[Source records]

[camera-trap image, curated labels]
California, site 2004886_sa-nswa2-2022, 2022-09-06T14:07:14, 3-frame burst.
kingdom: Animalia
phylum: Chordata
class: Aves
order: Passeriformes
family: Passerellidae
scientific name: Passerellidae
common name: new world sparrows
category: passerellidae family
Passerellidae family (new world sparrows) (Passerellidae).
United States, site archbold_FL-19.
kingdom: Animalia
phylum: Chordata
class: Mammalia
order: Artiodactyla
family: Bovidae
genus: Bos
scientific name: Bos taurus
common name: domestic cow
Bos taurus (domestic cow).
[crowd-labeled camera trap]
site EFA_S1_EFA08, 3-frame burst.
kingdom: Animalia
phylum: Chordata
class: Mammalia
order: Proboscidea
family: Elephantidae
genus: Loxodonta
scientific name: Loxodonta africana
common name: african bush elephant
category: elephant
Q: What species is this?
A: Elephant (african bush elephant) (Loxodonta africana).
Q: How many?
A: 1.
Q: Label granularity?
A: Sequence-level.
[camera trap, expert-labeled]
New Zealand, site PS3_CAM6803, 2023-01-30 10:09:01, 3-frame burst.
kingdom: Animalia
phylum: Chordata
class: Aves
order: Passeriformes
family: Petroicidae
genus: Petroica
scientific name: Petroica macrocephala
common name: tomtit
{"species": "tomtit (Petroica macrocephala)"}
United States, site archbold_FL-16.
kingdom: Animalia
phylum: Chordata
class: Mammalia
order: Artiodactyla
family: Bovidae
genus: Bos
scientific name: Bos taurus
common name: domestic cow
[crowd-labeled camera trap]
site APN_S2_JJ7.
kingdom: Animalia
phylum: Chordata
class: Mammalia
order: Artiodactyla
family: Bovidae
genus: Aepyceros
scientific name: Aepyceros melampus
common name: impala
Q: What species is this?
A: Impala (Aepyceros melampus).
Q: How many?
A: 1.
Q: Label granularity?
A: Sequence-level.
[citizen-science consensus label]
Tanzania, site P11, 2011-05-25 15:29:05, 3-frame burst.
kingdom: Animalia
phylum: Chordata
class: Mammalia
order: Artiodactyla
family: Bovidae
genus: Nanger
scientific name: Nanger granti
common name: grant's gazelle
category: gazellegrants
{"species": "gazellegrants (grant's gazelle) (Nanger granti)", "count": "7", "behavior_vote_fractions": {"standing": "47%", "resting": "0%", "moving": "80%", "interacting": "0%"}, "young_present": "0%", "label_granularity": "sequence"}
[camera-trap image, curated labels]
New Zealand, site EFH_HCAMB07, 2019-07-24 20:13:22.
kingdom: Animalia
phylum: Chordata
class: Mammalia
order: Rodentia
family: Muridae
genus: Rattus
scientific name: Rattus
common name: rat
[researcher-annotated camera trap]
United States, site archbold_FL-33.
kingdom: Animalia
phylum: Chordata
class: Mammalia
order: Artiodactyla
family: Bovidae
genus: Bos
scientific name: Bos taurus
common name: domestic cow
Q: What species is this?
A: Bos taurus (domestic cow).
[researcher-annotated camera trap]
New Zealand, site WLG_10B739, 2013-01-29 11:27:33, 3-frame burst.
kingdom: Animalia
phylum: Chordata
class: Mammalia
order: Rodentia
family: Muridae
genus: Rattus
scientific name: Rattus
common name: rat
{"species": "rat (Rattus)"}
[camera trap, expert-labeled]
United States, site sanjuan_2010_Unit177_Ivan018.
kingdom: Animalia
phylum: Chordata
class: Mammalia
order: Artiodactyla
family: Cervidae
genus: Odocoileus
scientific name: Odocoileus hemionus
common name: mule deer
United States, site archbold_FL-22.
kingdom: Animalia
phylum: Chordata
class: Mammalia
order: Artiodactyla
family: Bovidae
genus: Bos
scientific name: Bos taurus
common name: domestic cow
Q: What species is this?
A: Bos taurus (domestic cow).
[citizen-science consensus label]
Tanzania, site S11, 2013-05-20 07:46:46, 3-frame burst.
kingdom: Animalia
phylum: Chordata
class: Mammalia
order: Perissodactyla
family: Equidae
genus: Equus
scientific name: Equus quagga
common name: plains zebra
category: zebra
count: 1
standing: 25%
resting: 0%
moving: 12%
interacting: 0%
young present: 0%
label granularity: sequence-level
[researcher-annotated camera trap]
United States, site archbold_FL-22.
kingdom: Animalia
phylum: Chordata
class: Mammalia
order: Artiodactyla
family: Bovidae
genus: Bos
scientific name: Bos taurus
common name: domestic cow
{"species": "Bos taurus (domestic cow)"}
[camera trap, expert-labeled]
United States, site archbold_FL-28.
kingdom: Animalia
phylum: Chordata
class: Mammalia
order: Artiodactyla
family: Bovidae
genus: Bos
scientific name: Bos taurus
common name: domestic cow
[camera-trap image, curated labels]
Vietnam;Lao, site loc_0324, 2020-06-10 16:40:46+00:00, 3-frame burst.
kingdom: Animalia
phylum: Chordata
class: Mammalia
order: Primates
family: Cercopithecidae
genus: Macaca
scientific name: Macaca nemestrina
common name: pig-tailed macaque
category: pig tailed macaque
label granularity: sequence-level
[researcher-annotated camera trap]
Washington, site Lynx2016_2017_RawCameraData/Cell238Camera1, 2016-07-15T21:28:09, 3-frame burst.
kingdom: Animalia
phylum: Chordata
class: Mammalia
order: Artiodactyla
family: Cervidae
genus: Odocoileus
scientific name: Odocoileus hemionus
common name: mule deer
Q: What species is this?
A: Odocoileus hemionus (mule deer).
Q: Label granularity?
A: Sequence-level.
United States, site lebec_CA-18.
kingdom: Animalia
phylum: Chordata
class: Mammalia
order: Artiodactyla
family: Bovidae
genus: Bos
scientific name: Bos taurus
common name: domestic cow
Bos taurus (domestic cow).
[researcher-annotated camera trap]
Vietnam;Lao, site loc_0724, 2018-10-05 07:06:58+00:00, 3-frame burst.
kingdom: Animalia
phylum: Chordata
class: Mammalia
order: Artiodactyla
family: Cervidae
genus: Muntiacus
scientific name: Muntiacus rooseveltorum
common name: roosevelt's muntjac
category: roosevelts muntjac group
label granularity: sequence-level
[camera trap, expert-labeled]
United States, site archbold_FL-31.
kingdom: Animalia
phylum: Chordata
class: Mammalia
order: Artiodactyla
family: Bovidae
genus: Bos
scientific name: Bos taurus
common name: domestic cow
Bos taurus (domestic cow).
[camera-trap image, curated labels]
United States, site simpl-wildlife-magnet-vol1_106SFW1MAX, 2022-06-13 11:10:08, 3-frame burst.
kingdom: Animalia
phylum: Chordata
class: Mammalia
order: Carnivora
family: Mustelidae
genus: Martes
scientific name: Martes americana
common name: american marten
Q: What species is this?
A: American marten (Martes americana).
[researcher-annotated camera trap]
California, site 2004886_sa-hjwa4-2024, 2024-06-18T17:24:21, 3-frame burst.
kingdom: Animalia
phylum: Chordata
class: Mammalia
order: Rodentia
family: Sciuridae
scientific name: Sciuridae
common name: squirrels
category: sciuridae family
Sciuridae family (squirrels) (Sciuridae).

PROBLEM TO SOLVE
Set down each line exactly as it appears, starting at the top of the data and ending at the line containing "common name: new world sparrows", and include no other lines.

EXERCISE RESPONSE
[camera-trap image, curated labels]
California, site 2004886_sa-nswa2-2022, 2022-09-06T14:07:14, 3-frame burst.
kingdom: Animalia
phylum: Chordata
class: Aves
order: Passeriformes
family: Passerellidae
scientific name: Passerellidae
common name: new world sparrows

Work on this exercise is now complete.